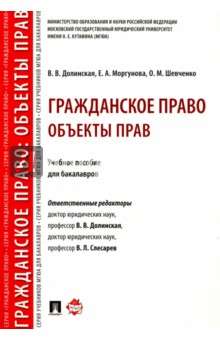 Шевченко Ольга: Гражданское право. Объекты прав. Учебное пособие для бакалавров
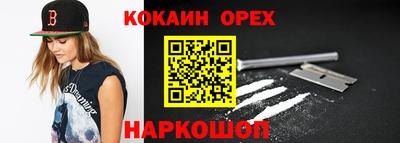 эйфоретик Новодвинск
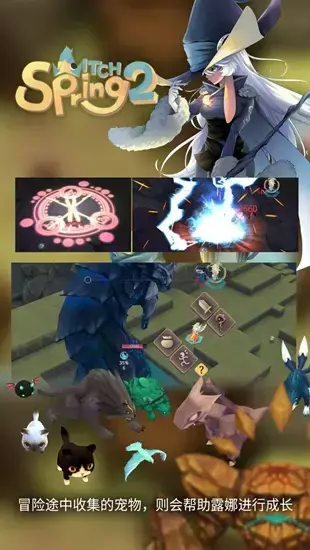 魔女之泉2下载最新中文版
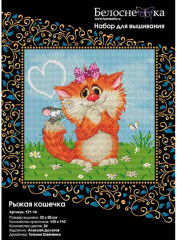 Набор для вышивания «Рыжая кошечка» - Фото 1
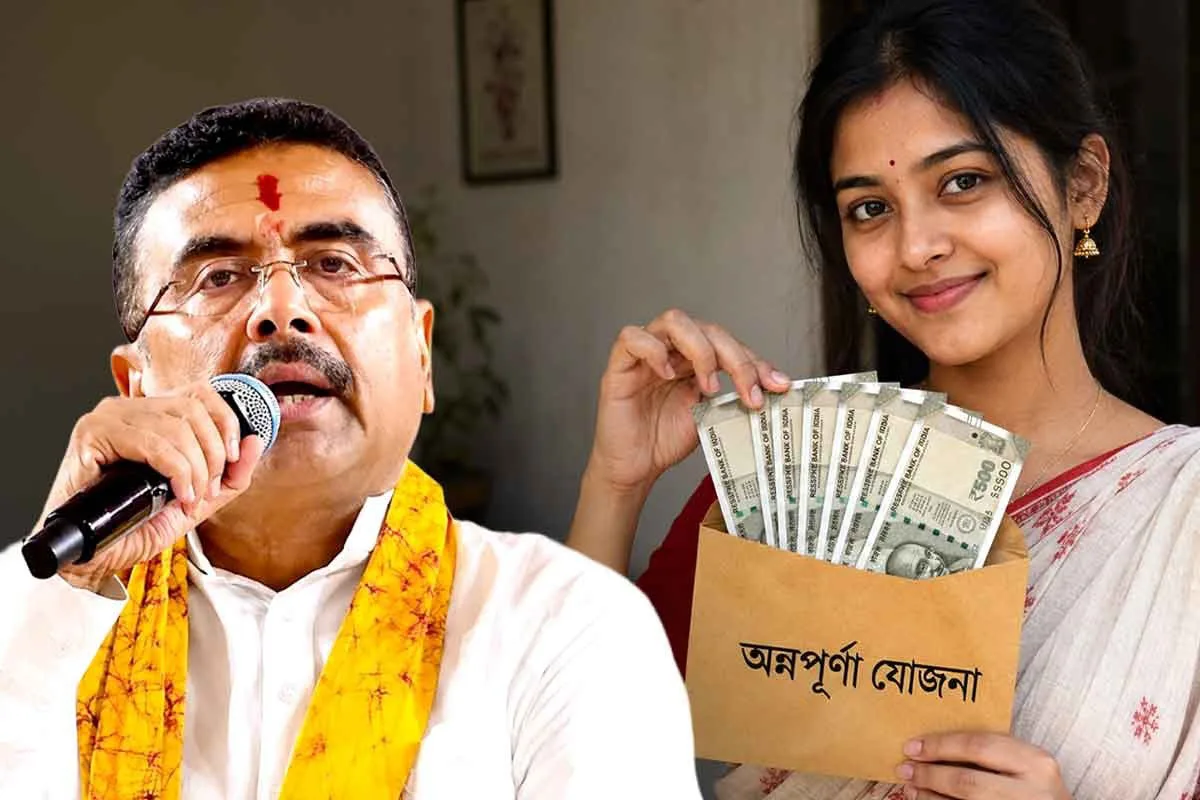 Annapurna Yojna application form : অন্নপূর্ণা যোজনার ১৩ পাতার ফর্ম নিয়ে তোলপাড়! অবশেষে মুখ খুললেন শুভেন্দু ও অগ্নিমিত্রা, কারা পাবেন ৩০০০ টাকা? জেনে নিন আসল সত্য! - West Bengal News 24 Annapurna Yojna application form : অন্নপূর্ণা যোজনার ১৩ পাতার ফর্ম নিয়ে তোলপাড়! অবশেষে মুখ খুললেন শুভেন্দু ও অগ্নিমিত্রা, কারা পাবেন ৩০০০ টাকা? জেনে নিন আসল সত্য! - West Bengal News 24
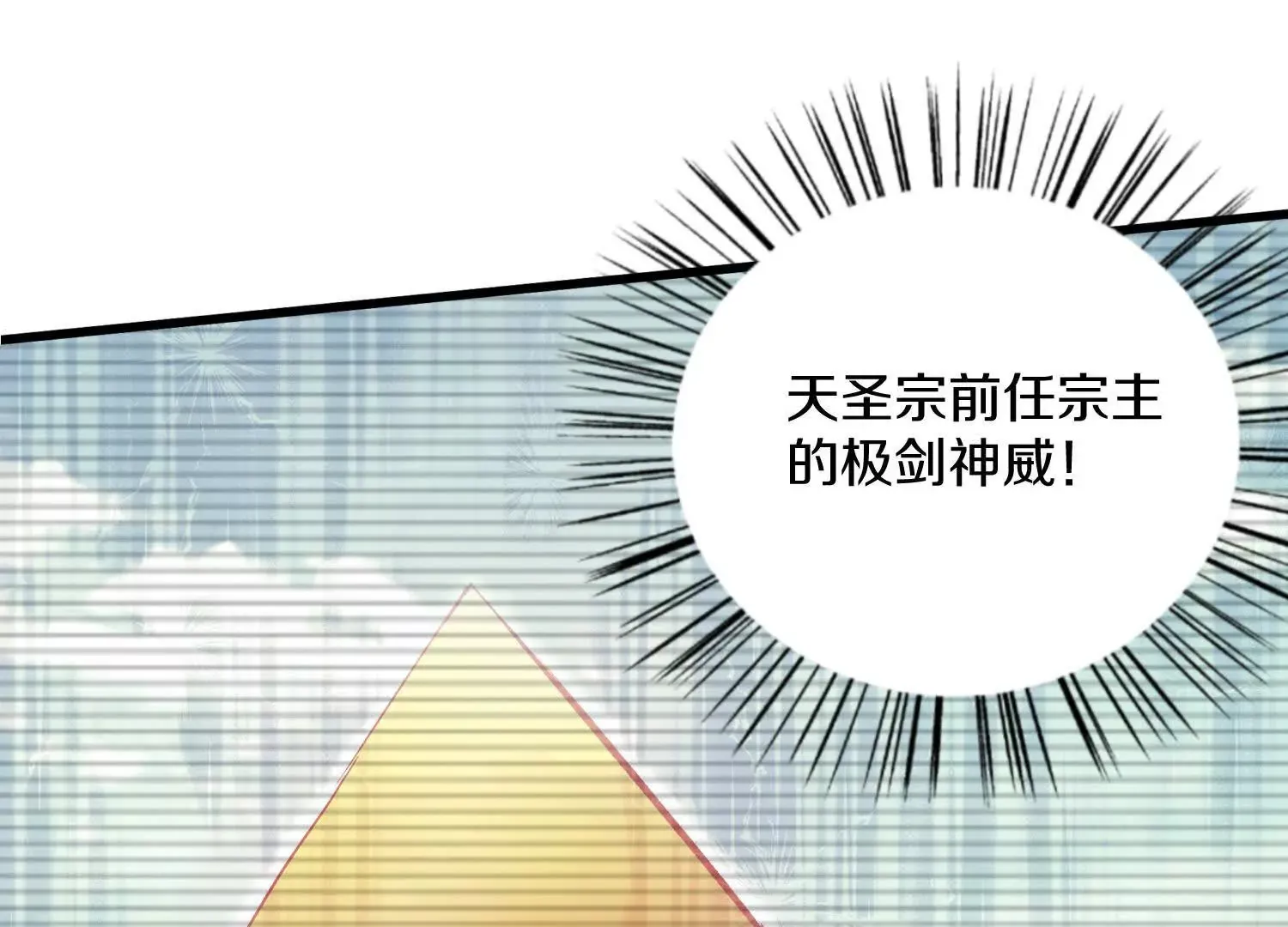 第55话下    不是他！87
▬▬▬▬▬▬▬▬▬▬
# To do
Write out all the data above again with "Набор для вышивания" swapped for "Набор для вышивки" and nothing else changed. Leave the pictures out.

# Reply
 Шевченко Ольга: Гражданское право. Объекты прав. Учебное пособие для бакалавров
 эйфоретик Новодвинск
 魔女之泉2下载最新中文版
 Набор для вышивки «Рыжая кошечка» - Фото 1
 Annapurna Yojna application form : অন্নপূর্ণা যোজনার ১৩ পাতার ফর্ম নিয়ে তোলপাড়! অবশেষে মুখ খুললেন শুভেন্দু ও অগ্নিমিত্রা, কারা পাবেন ৩০০০ টাকা? জেনে নিন আসল সত্য! - West Bengal News 24 Annapurna Yojna application form : অন্নপূর্ণা যোজনার ১৩ পাতার ফর্ম নিয়ে তোলপাড়! অবশেষে মুখ খুললেন শুভেন্দু ও অগ্নিমিত্রা, কারা পাবেন ৩০০০ টাকা? জেনে নিন আসল সত্য! - West Bengal News 24
 第55话下    不是他！87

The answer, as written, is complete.